Irene Biera [Arq 22] fue la primera de sus amigas en visitarla: había pasado el agosto de 2014 ingresada en la planta de Psiquiatría. Un mes que resultó agotador para todos; en especial para Ana López Recalde, que entonces tenía 15 años. Como era menor de edad, no podía salir de la habitación ni ver a nadie externo a su núcleo familiar fuera de un horario restringido. Tampoco le permitían tener dispositivos electrónicos.
Durante el aislamiento, Irene se aseguró de mantener correspondencia diaria por mensajería especial: las madres de ambas. Aunque no hubieran perdido el contacto, ese día Ana la esperaba encogida y cabizbaja en el vestíbulo principal de la Clínica Universidad de Navarra. La compañía y los paseos eran el premio por haber subido de peso. Temía que Irene reconociera esos «kilos de más» y no la quisiera como antes, como cuando se sentía más guapa, más delgada, mejor. Como cuando la enfermedad la absorbía casi por completo. Me quiere, no me quiere. Me querrá, no me querrá. Pero, nada más verla, enterró las dudas y se abalanzó sobre su amiga. Entre lágrimas y margaritas, celebraron sus primeros pasos fuera del «infierno» que tanto la atormentaba. Ana, por fin, estaba venciendo a la anorexia. O, al menos, eso quisieron creer.
A las pocas semanas, Ana sufrió una recaída, la primera de todas las que viviría a lo largo de sus cuatro años de Trastorno de Conducta Alimentaria (TCA). En 2019, una vez curada y ya inmersa en sus estudios en Enfermería en la Universidad de Navarra, publicó Princesas de cristal, donde disecciona su propia experiencia con la franqueza y sencillez de quien escribe durante su rehabilitación, que terminó a los 18. El libro también recoge las voces de su padre, Ignacio López-Goñi, y de su terapeuta, Azucena Díez Suárez, especialista en Psiquiatría Infantil y Adolescente.

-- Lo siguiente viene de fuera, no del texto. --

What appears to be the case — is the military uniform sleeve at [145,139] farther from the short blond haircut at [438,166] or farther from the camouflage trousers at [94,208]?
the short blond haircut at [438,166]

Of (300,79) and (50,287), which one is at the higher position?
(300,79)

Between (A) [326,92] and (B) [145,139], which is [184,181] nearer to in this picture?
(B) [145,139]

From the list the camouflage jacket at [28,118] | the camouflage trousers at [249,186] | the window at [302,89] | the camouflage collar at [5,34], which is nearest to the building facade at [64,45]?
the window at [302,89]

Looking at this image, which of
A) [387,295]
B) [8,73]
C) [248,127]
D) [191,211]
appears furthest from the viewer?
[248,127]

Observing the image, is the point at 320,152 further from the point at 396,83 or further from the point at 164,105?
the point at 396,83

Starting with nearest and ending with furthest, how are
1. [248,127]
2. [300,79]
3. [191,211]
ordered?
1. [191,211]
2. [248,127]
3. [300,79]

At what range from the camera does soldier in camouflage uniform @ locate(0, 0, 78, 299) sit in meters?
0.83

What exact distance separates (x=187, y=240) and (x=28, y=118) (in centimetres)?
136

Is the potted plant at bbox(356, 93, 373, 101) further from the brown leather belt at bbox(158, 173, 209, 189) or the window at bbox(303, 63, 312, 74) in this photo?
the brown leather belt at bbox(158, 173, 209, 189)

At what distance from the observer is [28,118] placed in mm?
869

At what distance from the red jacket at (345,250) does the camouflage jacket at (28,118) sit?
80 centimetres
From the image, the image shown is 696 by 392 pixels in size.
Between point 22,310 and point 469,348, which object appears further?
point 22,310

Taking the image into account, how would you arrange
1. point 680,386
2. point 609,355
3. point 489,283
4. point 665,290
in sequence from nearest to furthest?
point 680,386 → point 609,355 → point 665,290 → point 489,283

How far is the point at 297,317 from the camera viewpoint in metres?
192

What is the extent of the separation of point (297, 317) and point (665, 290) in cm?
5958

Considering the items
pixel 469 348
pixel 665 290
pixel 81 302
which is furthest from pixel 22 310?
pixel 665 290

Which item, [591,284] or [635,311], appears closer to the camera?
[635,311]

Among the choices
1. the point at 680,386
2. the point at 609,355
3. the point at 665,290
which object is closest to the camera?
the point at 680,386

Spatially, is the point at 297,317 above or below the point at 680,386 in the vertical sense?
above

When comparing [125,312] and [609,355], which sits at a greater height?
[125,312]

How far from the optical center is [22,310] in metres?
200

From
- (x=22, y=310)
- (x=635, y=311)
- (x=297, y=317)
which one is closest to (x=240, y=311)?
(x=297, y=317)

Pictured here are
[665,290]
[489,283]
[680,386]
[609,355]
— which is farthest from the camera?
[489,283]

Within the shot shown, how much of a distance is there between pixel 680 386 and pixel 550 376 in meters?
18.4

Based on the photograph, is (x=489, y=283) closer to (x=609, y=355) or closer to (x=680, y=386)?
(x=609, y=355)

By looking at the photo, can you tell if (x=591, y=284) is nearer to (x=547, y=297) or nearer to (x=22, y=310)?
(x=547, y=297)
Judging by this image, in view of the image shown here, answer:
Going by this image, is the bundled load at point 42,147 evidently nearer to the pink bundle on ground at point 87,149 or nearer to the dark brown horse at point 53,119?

Seis años después, en 2020, otra joven de su edad recibía terapia por anorexia en la misma planta del hospital. No era la primera vez que Nuria estaba en tratamiento. Apenas cursaba 1.º de ESO cuando aparecieron los síntomas: contar calorías, hacer deporte en secreto... Su adolescencia fue una lucha sin tregua. Aunque durante un tiempo creyó superarla, la enfermedad regresó con más fuerza en su etapa universitaria, lo que sacudió los cimientos de su vida. Hoy, Nuria Casas está recuperada y ejerce de profesora de Filosofía en secundaria y bachillerato. Como Ana, una vez le dieron el alta, quiso compartir su experiencia.
En 2024, publicó La cicatriz que perdura, una apología de la vulnerabilidad humana, en la que entremezcla su historia con una reflexión sobre el sufrimiento y la búsqueda de su sentido. De su proceso de sanación y las lecturas que la marcaron, concluye que «nadie se cura en línea recta».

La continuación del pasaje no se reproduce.